_Problem_:
Find the line containing "Provide an ordering" in the material below; copy that line and all following lines exactly.

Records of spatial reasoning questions
◇ ◇ ◇ ◇ ◇ ◇ ◇
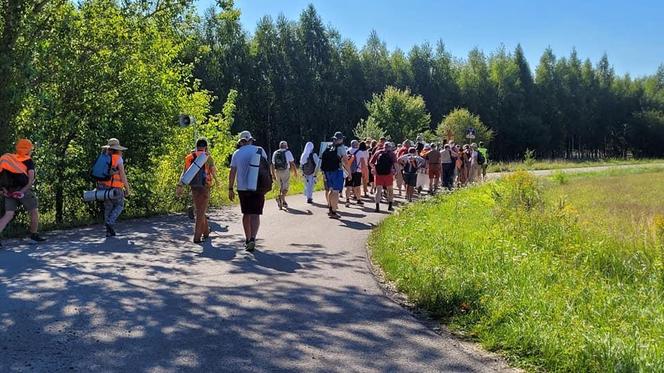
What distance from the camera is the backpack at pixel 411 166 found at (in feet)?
58.2

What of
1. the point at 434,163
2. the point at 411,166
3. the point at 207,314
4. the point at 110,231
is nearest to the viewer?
the point at 207,314

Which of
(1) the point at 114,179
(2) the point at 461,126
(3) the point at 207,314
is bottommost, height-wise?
(3) the point at 207,314

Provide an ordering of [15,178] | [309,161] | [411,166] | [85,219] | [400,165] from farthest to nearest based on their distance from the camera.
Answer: [400,165], [411,166], [309,161], [85,219], [15,178]

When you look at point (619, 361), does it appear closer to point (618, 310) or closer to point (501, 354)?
point (501, 354)

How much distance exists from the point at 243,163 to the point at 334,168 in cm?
◇ ◇ ◇ ◇ ◇ ◇ ◇
_Full solution_:
Provide an ordering of [15,178] | [309,161] | [411,166] | [85,219] | [400,165] from farthest to nearest based on their distance from the camera.
Answer: [400,165], [411,166], [309,161], [85,219], [15,178]

When you look at point (619, 361), does it appear closer to point (618, 310) or closer to point (501, 354)?
point (501, 354)

How much distance exists from the point at 243,163 to the point at 334,168 in cm?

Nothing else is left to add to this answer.